The Long Road from the Bench to You
September 10, 2009
By Jennifer Phillips, Ph.D.
No other season prompts me to reflect on the passage of time like Fall. The kids are returning to school, the days are growing shorter, and we're beginning the slippery slide toward the end of the year, hastened by the flurry of activities that the coming months will bring. But while everyone is looking ahead to academic and sporting events, and the parade of Holidays that will soon be upon us, I find myself looking back over the past year, examining the discarded days that can never be revisited, marveling at how quickly it all went by, and lamenting, always, that I didn't do nearly as much as I could have with this time.

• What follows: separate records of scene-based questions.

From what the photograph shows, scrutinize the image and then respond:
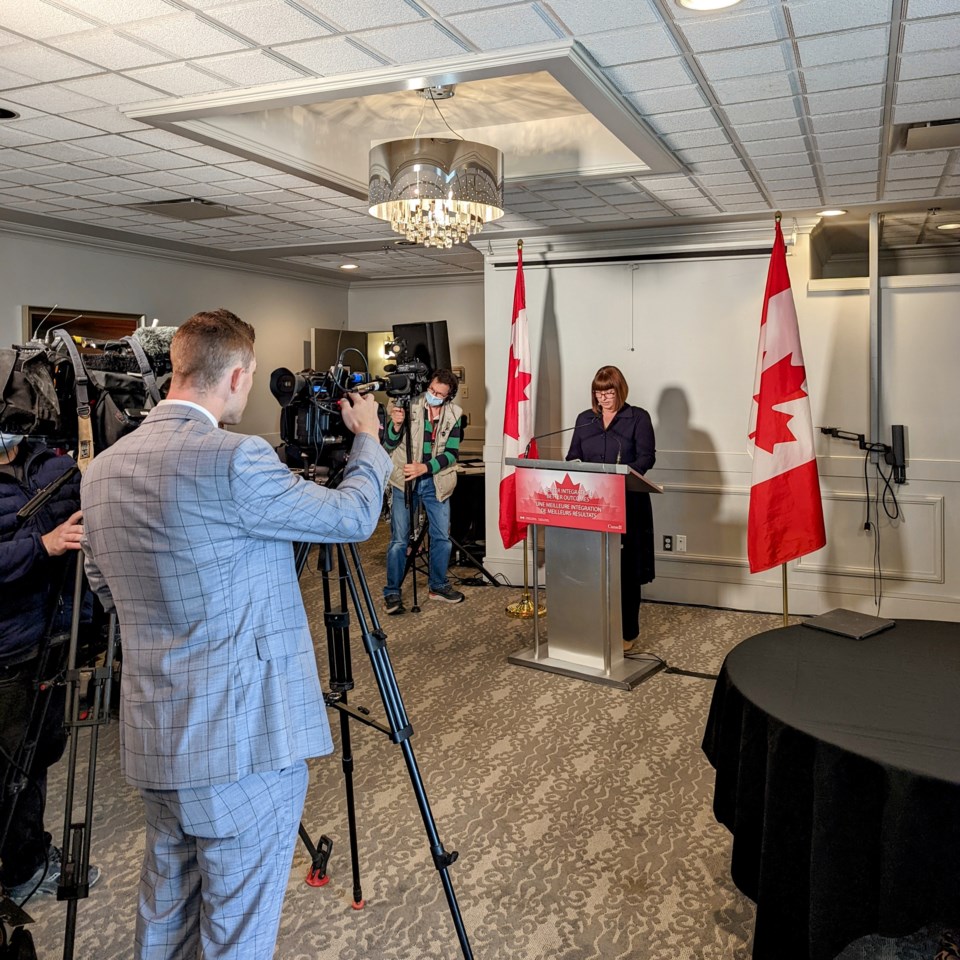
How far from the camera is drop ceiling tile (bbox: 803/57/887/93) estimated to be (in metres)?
2.50

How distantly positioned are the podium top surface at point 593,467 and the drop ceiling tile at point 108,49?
224 centimetres

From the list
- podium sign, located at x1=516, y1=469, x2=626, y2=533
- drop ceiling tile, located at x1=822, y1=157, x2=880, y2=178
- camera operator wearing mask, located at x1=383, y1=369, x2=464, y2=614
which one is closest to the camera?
drop ceiling tile, located at x1=822, y1=157, x2=880, y2=178

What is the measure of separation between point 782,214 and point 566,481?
2.22m

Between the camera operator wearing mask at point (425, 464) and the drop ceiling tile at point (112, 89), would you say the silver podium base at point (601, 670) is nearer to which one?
the camera operator wearing mask at point (425, 464)

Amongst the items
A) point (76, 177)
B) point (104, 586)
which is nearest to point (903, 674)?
point (104, 586)

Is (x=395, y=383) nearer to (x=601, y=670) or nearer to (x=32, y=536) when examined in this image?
(x=32, y=536)

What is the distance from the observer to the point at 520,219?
4.91m

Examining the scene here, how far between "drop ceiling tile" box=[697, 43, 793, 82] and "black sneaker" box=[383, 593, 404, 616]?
136 inches

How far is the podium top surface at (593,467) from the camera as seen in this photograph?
368cm

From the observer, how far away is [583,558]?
3904 millimetres

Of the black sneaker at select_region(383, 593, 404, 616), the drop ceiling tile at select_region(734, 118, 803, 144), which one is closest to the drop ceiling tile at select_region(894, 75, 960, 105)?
the drop ceiling tile at select_region(734, 118, 803, 144)

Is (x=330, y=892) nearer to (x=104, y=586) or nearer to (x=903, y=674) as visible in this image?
(x=104, y=586)

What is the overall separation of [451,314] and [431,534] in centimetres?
345

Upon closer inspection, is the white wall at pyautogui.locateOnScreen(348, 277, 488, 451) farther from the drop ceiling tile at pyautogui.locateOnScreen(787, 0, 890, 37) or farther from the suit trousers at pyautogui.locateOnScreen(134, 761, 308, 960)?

Part of this seasonal malaise is an occupational hazard: Science is slow, ponderous work. Even though I'm regularly obtaining results from ongoing experiments, none of these are hugely significant in and of themselves. Each individual result informs the design of subsequent experiments, and those results dictate more experiments, and over time the picture of the process being illuminated by all of these findings is clear enough for us to publish our data, which can sometimes inform the design of a whole new set of studies. And while the results of any one of these experiments may be cause for smiles and high-fives (or, occasionally, sobs and 'headdesk's) within the lab, few have been stand-alone, paradigm shifting discoveries. The degree to which any single finding might impact the field is largely informed by the context provided by the other data points surrounding it, which can lend support, relevance and strength to the conclusion.
Accumulating such a body of work, even for very focused, specific research questions, takes time, and obtaining sufficient context for it to be applied to human medicine takes even longer. In the hierarchy of research, illustrated in my last post, the levels at the bottom of the steps are generally thought of as 'basic' research. Basic research can be characterized as 'research for the sake of discovery', or 'pure research', which translates loosely as 'research that is not specifically targeted toward developing a treatment for human disease'. This, of course, is distinct from 'clinical' research, which is all about establishing new treatments to improve human health. As discussed last time, the upper tiers can't exist without the lower ones, and in fact the whole system is more of a continuum than a stepwise process, at least with respect to intent. Most funding proposals for 'basic' research these days won't get a second look unless they include a well developed section on the relevance of the proposed studies to human health. However, identifying a particularly promising research finding and conveying it through the tiers often involves a third category of research, between basic and clinical: translational research. The concept of translational research is fairly straightforward-it acts as a bridge between the lab bench and the patient's bedside, identifying promising discoveries from the former and devising ways to optimize their application to the latter.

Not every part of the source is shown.